Daftar Permintaan:
a) Ketik ulang bagian teks tentang tradisi maulid di bawah ini, mulai dari "Bentuk pelaksanaannya variatIf" sampai "bergiliran. Bagaimana tradisi maulid di tempatmu?", termasuk kedua bagian tersebut.
b) Jawablah pertanyaan berikut berdasarkan teks tentang tradisi maulid di bawah ini.
(i) Pada tanggal berapa peringatan hari kelahiran Nabi dilaksanakan setiap tahunnya?
(ii) Di mana daerah Jawa biasanya merayakan muludan bersama-sama?
(iii) Di mana tiap-tiap kepala keluarga di daerah Madura merayakan muludan?

Teks Sumber:
----------------

Bagaimana Tradisi Maulid di Tempatmu?

  • Bagikan
bagaimana tradisi maulid di tempatmu

Hai para sahabat Bendera Aswaja, bagaimana kabarnya semua? Kali ini kami akan menanyakan kepada kalian perihal bagaimana tradisi maulid di tempatmu? Mengapa demikian? Karena tradisi maulid antar wilayah belum tentu sama. Berikut kami akan mengulasnya.

Memperingati hari kelahiran Nabi atau yang sering kita kenal dengan muludan merupakan salah satu tradisi yang melekat di kehidupan kita. Acara yang dilaksanakan setiap tanggal 12 Rabi’ul Awal ini sudah kita hafal di luar kepala bahkan oleh anak-anak kecil sekalipun. 

Bentuk pelaksanaannya variatIf yakni daerah yang satu berbeda dengan daerah yang lain. Misalnya,  muludan daerah Jawa tidak sama dengan bentuk muludan daerah Madura. Daerah Jawa biasanya merayakannya satu kali yakni hanya tepat pada malam 12 Rabi’ul Awal dan dirayakan bersama-sama di masjid, sedangkan daerah Madura tidak hanya merayakan pada malam 12 Rabi’ul Awal bahkan tiap-tiap kepala keluarga merayakannya di rumah mereka masing-masing secara bergiliran. Bagaimana tradisi maulid di tempatmu?

----------------

Baris Data:
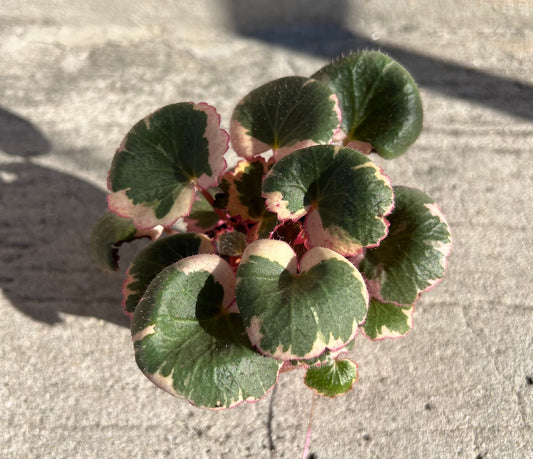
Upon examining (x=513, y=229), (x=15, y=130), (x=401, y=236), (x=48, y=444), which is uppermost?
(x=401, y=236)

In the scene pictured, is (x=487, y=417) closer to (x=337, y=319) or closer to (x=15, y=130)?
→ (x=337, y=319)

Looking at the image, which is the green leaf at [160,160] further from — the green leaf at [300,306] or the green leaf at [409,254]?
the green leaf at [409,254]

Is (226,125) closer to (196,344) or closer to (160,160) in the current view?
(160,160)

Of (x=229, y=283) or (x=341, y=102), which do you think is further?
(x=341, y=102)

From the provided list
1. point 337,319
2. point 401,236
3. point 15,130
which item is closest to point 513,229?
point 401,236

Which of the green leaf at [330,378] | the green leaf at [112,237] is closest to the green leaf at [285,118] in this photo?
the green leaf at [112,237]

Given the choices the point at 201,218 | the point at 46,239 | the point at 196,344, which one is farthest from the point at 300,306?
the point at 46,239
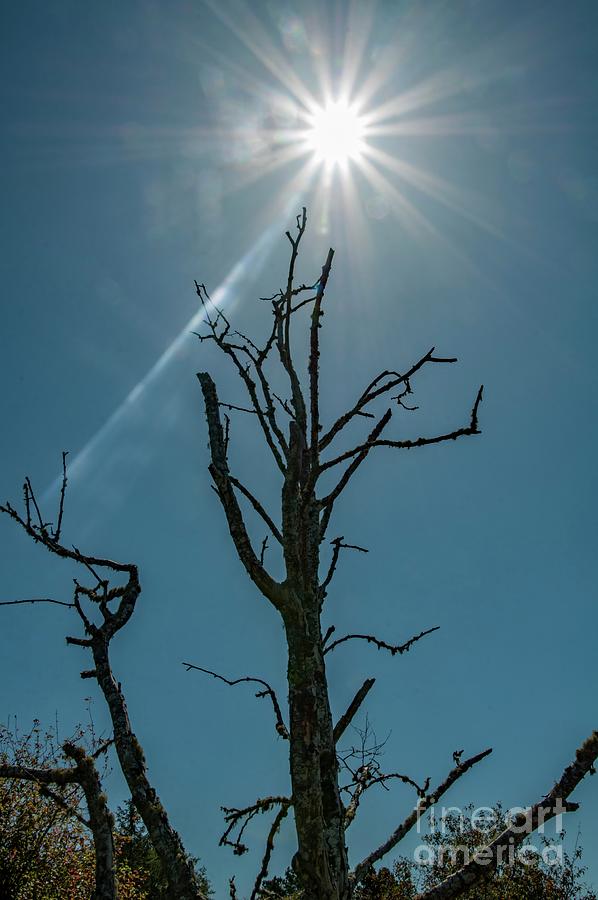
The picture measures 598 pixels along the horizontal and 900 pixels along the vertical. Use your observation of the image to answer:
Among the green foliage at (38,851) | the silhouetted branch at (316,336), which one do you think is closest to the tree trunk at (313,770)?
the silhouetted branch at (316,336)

----------------

Jawaban Tiap Tugas:
a)
Bentuk pelaksanaannya variatIf yakni daerah yang satu berbeda dengan daerah yang lain. Misalnya,  muludan daerah Jawa tidak sama dengan bentuk muludan daerah Madura. Daerah Jawa biasanya merayakannya satu kali yakni hanya tepat pada malam 12 Rabi’ul Awal dan dirayakan bersama-sama di masjid, sedangkan daerah Madura tidak hanya merayakan pada malam 12 Rabi’ul Awal bahkan tiap-tiap kepala keluarga merayakannya di rumah mereka masing-masing secara bergiliran. Bagaimana tradisi maulid di tempatmu?

b)
(i) Tanggal 12 Rabi’ul Awal.
(ii) Di masjid.
(iii) Di rumah mereka masing-masing, secara bergiliran.